THE TASK: Please copy down the lemongrass blending thread below word for word, everything from "http://www.rainbowmeadow.com/infocenter ... select.php" down to "MikeInPdx (Feb 21, 2009)".

It goes very nicely with peppermint.


----------



## heartsong (Feb 14, 2009)

*x*

i like blending it with sage-it really mellows it out.  believe it or not it also blends beautifully with rose or geranium.


----------



## rszuba (Feb 15, 2009)

i have to tell ya, i make a lemongrass eo soap with spearmint leaves in it for soft exfoliant and my friends and family love it. lemongrass is def a fav of mine. very uplifting.


----------



## IanT (Feb 21, 2009)

check this link:

might be just what your looking for 

http://www.rainbowmeadow.com/infocenter ... select.php

"Lemongrass Essential Oil blends well with 
Basil, Benzoin, Bergamot, Black Pepper, Cassia, Citronella, Clary Sage, Eucalyptus, Fir, Geranium, Ginger, Jasmine, Lavender, Lemon, Lime, Mandarin, Orange, Palmarosa, Rose, Sandalwood, Tangerine, Tarragon, Vanilla, Vetiver, Yarrow, Ylang 
There are 73 blends in our database using Lemongrass 
"


----------



## MikeInPdx (Feb 21, 2009)

How about some vetiver and some lavender?


----------



## starduster (Feb 21, 2009)

*Thanks all.*

Looks like anything goes.
Thankyou all very much.
Not much energy just at mo. so I am visualing my next lot of soaping.
It involves much simpler presentation.
It's still in my head with the bats in the Bellfry so you can't see it yet.


----------



## IanT (Feb 21, 2009)

*Re: Thanks all.*



			
				starduster said:
			
		

> It's still in my head with the bats in the Bellfry so you can't see it yet.


coooool wording


----------



## AshleyR (Feb 21, 2009)

Thanks for all the suggestions! I am starting to get low on a lot of EO's again, so tonight I finally used up the lemongrass curls in a batch scented with blood orange EO and a splash of eucalyptus (I didn't have any peppermint or spearmint, which I would have preferred to use!) I only added 1/2 tsp. of eucalyptus to a 3.5 lb batch of soap, so I don't think it'll come through too much anyway (good!) 

I'll post pics when I cut it tomorrow! I also added calendula petals to the soap. It's gonna be nice I think!


----------

ENTRIES:

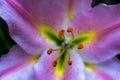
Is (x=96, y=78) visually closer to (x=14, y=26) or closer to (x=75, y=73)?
(x=75, y=73)

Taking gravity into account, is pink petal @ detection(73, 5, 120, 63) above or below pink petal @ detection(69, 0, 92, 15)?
below

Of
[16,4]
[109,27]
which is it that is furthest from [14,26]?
[109,27]

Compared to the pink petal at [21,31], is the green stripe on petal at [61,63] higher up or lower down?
lower down

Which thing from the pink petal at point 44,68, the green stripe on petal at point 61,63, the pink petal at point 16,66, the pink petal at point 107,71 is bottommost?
the pink petal at point 107,71

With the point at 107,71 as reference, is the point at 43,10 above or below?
above

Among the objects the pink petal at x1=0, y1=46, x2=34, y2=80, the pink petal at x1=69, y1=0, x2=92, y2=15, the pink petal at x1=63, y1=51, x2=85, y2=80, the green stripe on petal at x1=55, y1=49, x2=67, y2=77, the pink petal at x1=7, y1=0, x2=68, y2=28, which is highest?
the pink petal at x1=7, y1=0, x2=68, y2=28
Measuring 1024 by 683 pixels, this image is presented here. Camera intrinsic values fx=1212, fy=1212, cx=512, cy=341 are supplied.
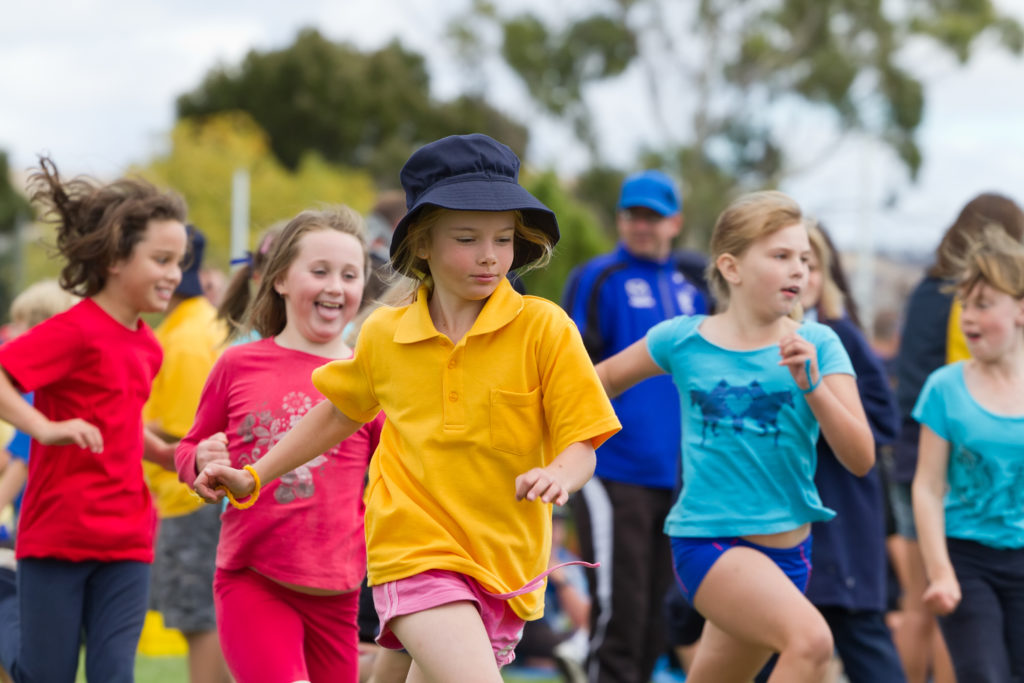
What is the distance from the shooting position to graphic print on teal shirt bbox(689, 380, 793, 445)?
13.1 ft

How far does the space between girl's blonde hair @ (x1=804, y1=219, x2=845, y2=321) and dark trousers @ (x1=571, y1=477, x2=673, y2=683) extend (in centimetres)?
158

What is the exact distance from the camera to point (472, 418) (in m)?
3.10

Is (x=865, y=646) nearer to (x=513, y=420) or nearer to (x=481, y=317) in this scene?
(x=513, y=420)

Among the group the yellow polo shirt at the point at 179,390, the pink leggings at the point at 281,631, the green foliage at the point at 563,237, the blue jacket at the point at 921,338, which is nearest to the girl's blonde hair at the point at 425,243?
the pink leggings at the point at 281,631

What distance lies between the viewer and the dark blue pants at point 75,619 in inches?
163

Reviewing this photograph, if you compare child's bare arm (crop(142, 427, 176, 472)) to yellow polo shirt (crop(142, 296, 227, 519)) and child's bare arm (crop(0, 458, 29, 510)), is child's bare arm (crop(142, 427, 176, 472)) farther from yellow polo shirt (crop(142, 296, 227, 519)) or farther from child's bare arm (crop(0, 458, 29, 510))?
yellow polo shirt (crop(142, 296, 227, 519))

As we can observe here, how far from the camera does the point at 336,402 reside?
3381mm

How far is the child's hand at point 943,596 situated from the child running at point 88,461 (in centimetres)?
276

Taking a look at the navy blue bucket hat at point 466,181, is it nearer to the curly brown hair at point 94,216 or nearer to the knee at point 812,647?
the knee at point 812,647

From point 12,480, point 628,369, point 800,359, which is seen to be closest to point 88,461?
point 12,480

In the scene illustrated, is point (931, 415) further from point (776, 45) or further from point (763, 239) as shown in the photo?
point (776, 45)

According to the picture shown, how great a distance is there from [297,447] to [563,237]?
9.46 metres

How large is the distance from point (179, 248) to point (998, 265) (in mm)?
3082

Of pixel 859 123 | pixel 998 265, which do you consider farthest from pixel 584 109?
pixel 998 265
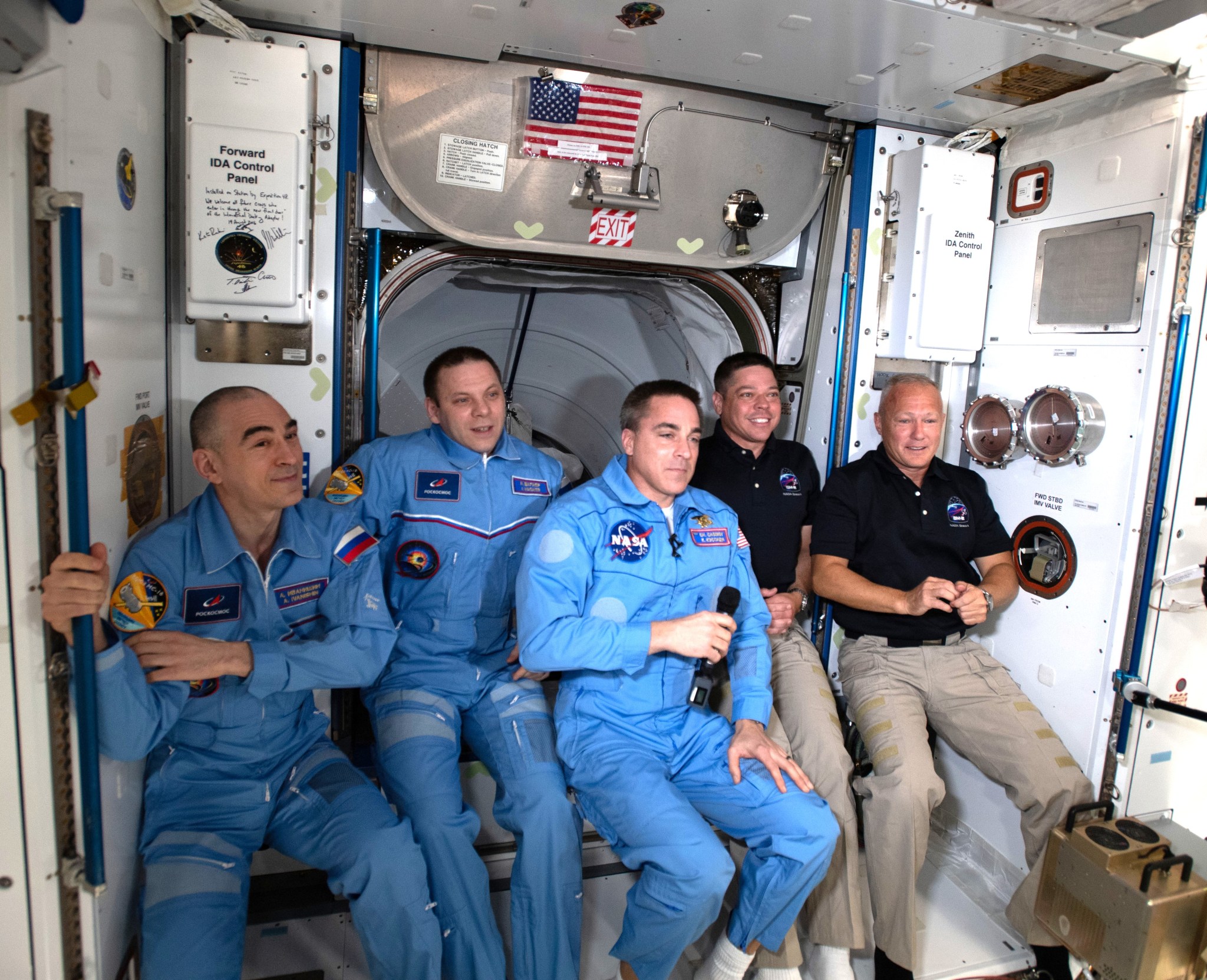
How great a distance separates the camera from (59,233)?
1.54m

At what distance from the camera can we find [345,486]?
2.74m

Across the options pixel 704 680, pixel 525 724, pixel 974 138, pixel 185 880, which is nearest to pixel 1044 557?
pixel 704 680

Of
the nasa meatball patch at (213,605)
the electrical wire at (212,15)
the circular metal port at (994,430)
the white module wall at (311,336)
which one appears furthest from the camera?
the circular metal port at (994,430)

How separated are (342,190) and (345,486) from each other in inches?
40.1

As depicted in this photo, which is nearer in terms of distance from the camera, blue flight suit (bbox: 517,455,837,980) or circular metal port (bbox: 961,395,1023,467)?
blue flight suit (bbox: 517,455,837,980)

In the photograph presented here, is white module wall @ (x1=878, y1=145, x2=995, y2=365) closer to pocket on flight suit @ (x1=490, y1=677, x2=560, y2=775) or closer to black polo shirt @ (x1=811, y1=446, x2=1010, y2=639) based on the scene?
black polo shirt @ (x1=811, y1=446, x2=1010, y2=639)

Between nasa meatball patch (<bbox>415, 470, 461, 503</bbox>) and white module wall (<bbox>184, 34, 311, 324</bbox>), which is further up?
white module wall (<bbox>184, 34, 311, 324</bbox>)

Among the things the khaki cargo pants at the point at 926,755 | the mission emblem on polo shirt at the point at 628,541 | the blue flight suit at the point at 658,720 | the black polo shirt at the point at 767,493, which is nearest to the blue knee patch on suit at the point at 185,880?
the blue flight suit at the point at 658,720

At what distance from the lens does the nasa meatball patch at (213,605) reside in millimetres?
2223

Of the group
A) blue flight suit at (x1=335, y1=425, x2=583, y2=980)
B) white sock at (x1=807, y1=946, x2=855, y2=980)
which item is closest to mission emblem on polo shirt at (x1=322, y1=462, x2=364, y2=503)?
blue flight suit at (x1=335, y1=425, x2=583, y2=980)

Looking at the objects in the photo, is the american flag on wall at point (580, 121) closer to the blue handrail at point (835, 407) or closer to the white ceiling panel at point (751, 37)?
the white ceiling panel at point (751, 37)

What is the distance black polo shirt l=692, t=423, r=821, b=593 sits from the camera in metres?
3.29

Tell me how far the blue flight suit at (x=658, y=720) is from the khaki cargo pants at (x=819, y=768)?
10.8 inches

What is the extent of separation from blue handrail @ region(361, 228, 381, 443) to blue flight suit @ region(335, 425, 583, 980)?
27cm
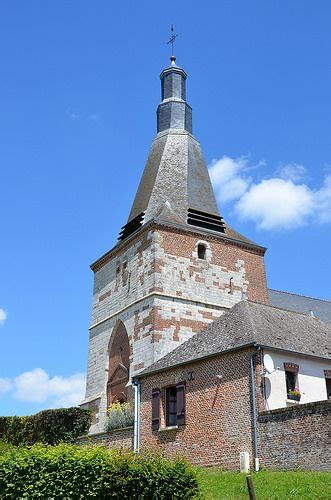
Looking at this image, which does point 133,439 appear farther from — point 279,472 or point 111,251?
point 111,251

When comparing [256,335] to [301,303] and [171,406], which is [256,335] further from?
[301,303]

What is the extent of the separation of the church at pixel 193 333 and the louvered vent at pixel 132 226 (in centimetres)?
10

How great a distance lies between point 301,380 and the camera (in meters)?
18.5

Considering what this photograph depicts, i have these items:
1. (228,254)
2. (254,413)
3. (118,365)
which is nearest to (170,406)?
(254,413)

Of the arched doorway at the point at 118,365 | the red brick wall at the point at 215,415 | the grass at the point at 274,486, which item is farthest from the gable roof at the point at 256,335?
the arched doorway at the point at 118,365

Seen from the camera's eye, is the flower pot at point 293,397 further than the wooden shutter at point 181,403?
No

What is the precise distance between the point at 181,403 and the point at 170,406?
927 mm

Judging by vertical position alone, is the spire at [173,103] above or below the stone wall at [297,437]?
above

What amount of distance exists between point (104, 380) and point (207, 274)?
23.6 ft

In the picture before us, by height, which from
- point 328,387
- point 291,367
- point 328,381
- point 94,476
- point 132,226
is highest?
point 132,226

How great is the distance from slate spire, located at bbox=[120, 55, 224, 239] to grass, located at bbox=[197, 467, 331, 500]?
621 inches

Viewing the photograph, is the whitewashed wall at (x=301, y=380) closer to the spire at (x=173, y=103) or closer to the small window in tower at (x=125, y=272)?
the small window in tower at (x=125, y=272)

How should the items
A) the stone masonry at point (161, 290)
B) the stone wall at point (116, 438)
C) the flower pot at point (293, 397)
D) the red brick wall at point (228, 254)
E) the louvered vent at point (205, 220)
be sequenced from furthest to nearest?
the louvered vent at point (205, 220), the red brick wall at point (228, 254), the stone masonry at point (161, 290), the stone wall at point (116, 438), the flower pot at point (293, 397)

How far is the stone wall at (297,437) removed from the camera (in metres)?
14.8
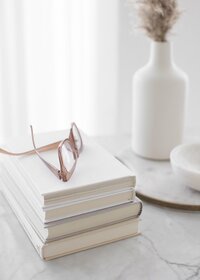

ANSWER TO THIS PROBLEM:
http://www.rainbowmeadow.com/infocenter ... select.php

"Lemongrass Essential Oil blends well with 
Basil, Benzoin, Bergamot, Black Pepper, Cassia, Citronella, Clary Sage, Eucalyptus, Fir, Geranium, Ginger, Jasmine, Lavender, Lemon, Lime, Mandarin, Orange, Palmarosa, Rose, Sandalwood, Tangerine, Tarragon, Vanilla, Vetiver, Yarrow, Ylang 
There are 73 blends in our database using Lemongrass 
"


----------



## MikeInPdx (Feb 21, 2009)